年季の入った障子や畳に古き良き日本への郷愁を感じ取る外国人もいます。日焼けして色調がどんよりと濁った畳敷きの和室は日本人なら敬遠したいところですが、そこに魅力を感じる外国人がいるのも事実です。

ターゲットを絞ってアピールすれば、老朽化した賃貸住宅をリフォームせずに人気物件にできる可能性があるのです。今後は外国人も日本人と同じで通常の借り手と同じように考えるべきですし、そのためにオーナーとして何ができるか、そのノウハウを持っている管理会社が特に必要になっていくでしょう。

「郷に入っては郷に従え」という言葉どおり、私たちのルールにしっかり従ってもらい、ともに新しい未来を築いていきましょう。

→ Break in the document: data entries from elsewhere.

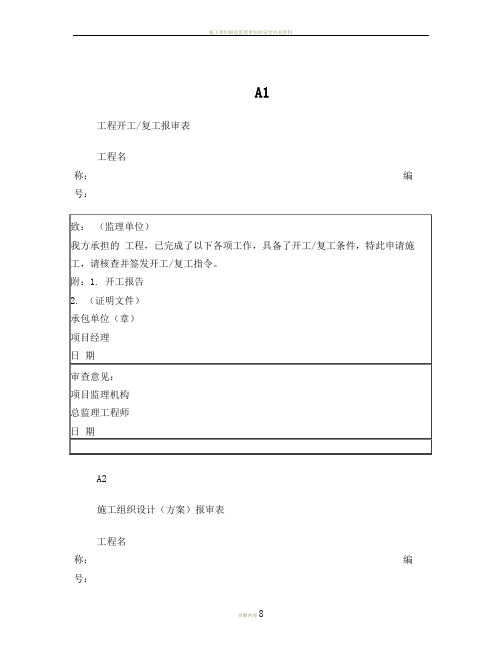 施工单位报验表格(A1～A10)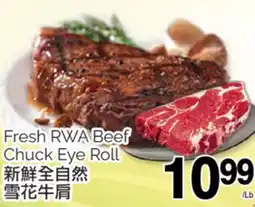 T&T Supermarket FRESH RWA BEEF CHUCK EYE ROLL offer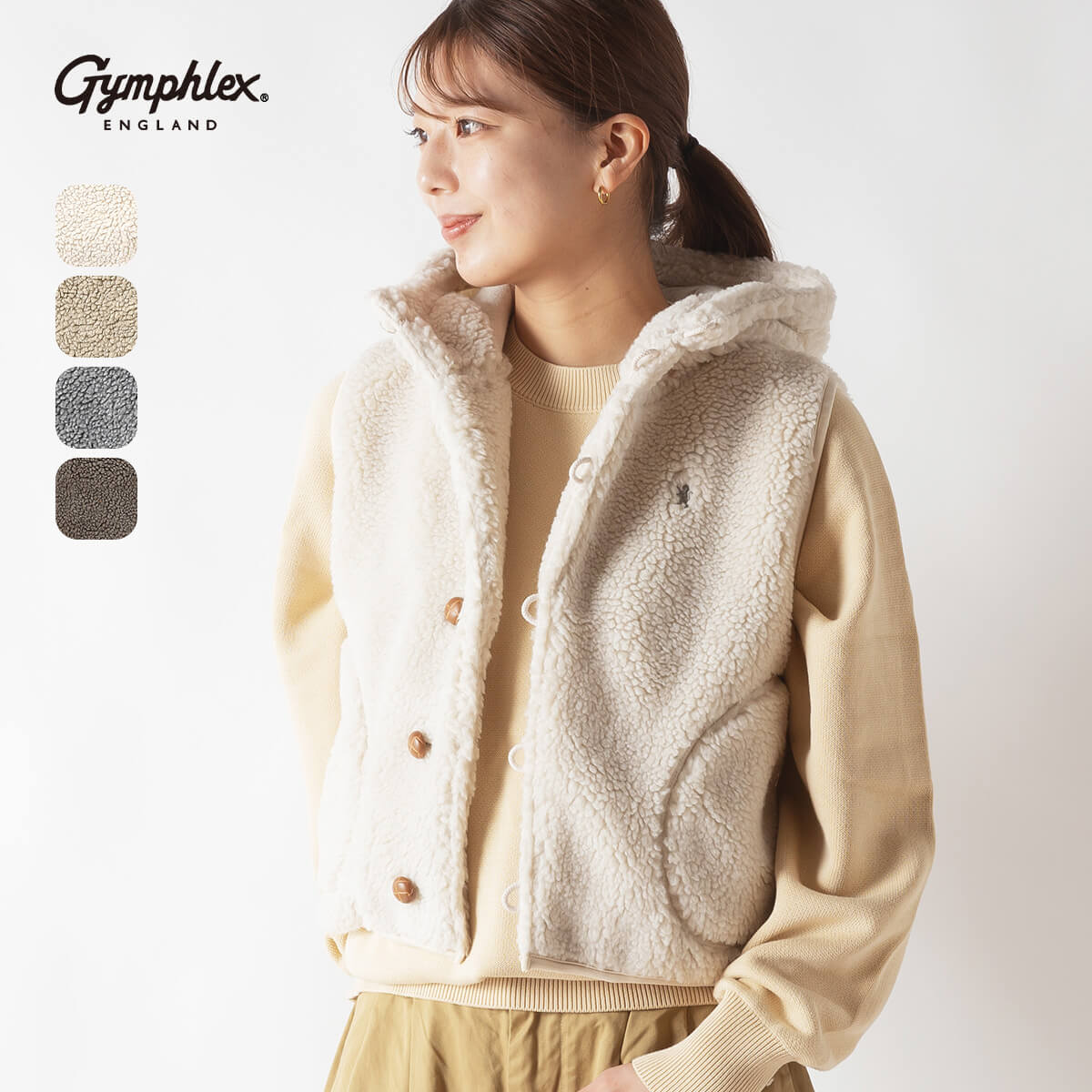 DANTON　ダントンフリース ベスト　ノーカラーベスト レディース DANTON｜フリース カラーレス ベスト dt-a0521-mt - Piu di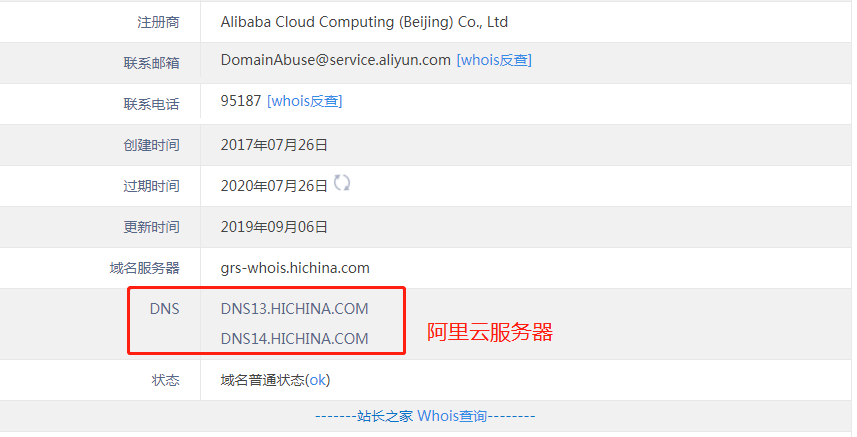 如何查看服务器名与域名,怎么查看域名名称信息-图3 如何查看服务器名与域名,怎么查看域名名称信息-图3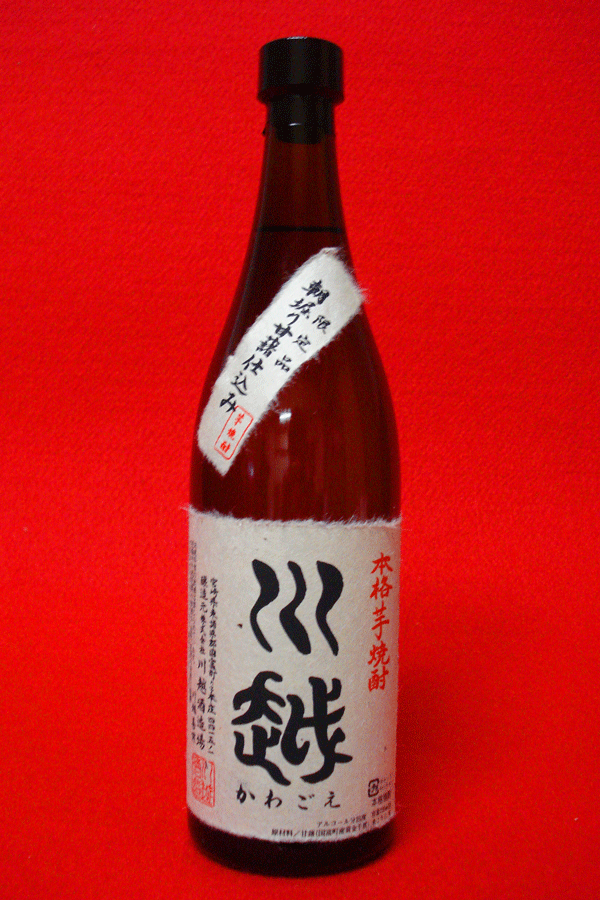 川越　720ml...:sake-ichibun:10000079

頭から外国人を否定する行動や、対策をなんら取らない管理会社は、自分たちの義務を放棄しているのに等しいのです。
住宅確保要配慮者用として登録し、補助金を得る方法も
このほか、「登録制度」を利用する方法もあります。オーナーが所有する物件を「住宅確保要配慮者」の入居を拒まない賃貸住宅として登録すれば、家賃を安く抑えることを目的とした補助金が国と地方公共団体から支給されます。また、入居者が暮らしやすくなるように改修工事などを行う際にも費用の一部を国と地方公共団体が補助するほか、住宅金融支援機構からリフォーム費用の融資を受けることもできます。

住宅確保要配慮者には外国人も含まれているため、住宅金融支援機構による家賃債務保証保険提供の対象にもなります。住宅金融支援機構が住宅確保要配慮者の家賃債務保証について保険引き受けを行っているため、家賃滞納や夜逃げといったアクシデントが発生した場合も大切な家賃を取りはぐれる心配は無用です。

ここまで高齢者と外国人を居住者として受け入れる方策について解説してきました。賃貸住宅を造れば自然に居住者が集まるような時代ではありません。大きく変動する情勢をきちんと見極め、情報収集をしたり対策を練ったりする経営努力が求められています。そのサポートを行うのが管理会社です。やる気と高い能力に満ちた管理会社を確保し、永続的に居住者を確保できる方法を一緒に考えていくことが必要なのです。